[MATERIAL FOR THIS TASK]

☆ ☆ ☆

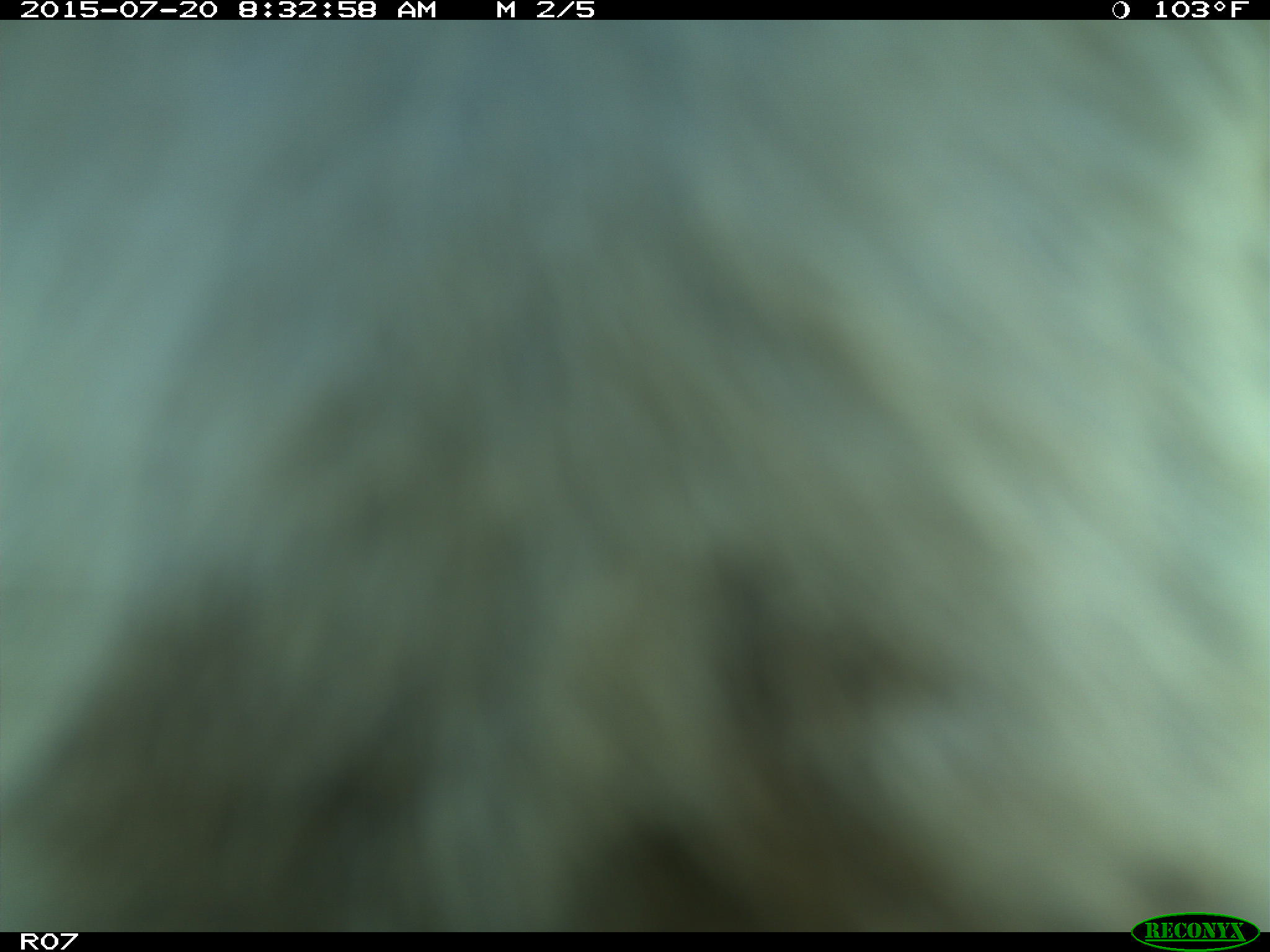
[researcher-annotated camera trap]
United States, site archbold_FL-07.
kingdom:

☆ ☆ ☆

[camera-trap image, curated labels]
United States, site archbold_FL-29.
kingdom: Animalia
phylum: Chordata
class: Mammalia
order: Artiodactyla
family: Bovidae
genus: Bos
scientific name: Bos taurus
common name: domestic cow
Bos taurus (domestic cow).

☆ ☆ ☆

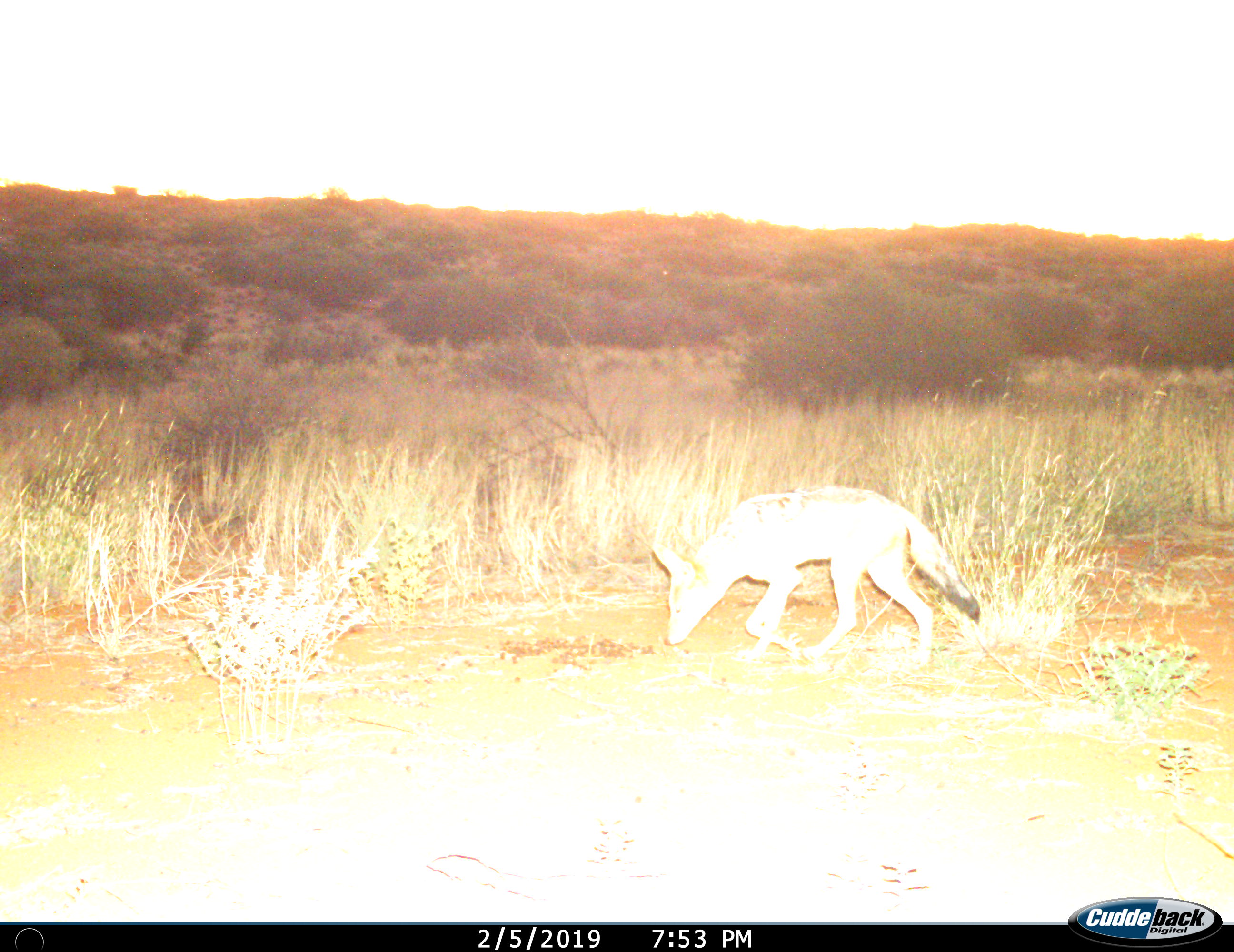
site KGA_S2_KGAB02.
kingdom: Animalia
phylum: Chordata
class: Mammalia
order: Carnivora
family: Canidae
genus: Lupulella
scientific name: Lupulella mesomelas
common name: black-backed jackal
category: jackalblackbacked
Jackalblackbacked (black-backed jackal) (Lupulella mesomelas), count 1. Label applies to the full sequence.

☆ ☆ ☆

Lines of the listing above that hold the string "States" should each be copied.

United States, site archbold_FL-07.
United States, site archbold_FL-29.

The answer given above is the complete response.